• **Document text**:
Alaric Snell-Pym scripsit:

> To me that sounds like a definition of "fixnums overflow into flonums",
> which is something slightly different. A system might have fixnums that
> raise a condition rather than overflowing, without having a bignum system.

I agree that that's possible in principle, but in practice no system I
know of uses it: they either nonconformantly wrap (producing incorrect
fixnum results), or overflow to flonums, or overflow to bignums.
Conditions are raised only when the bignums get too big, which can also
be a matter of the format rather than the total storage.

> I'd argue that overflow-to-flonum is questionable (it produces incorrect
> results rather than no results, and lets you check for incorrectness
> with exact?, but I foresee lots of code not thinking to check for exact?
> and silently failing); it strikes me as useful to allow developers to
> have mental rules like "exact + exact = exact".

I agree, modulo physical devices can't represent arbitrarily large
integers.  But in order for "exact + exact = exact" to be as true as it
can be, we need bignums.

• **Information supplied**:
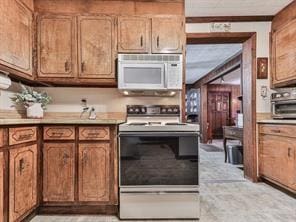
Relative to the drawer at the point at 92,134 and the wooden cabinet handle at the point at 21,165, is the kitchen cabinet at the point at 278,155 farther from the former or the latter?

• **Stated task**: Return everything from "I agree that" down to "the total storage." in the post on fixnum overflow, copied word for word.

• **Complete response**:
I agree that that's possible in principle, but in practice no system I
know of uses it: they either nonconformantly wrap (producing incorrect
fixnum results), or overflow to flonums, or overflow to bignums.
Conditions are raised only when the bignums get too big, which can also
be a matter of the format rather than the total storage.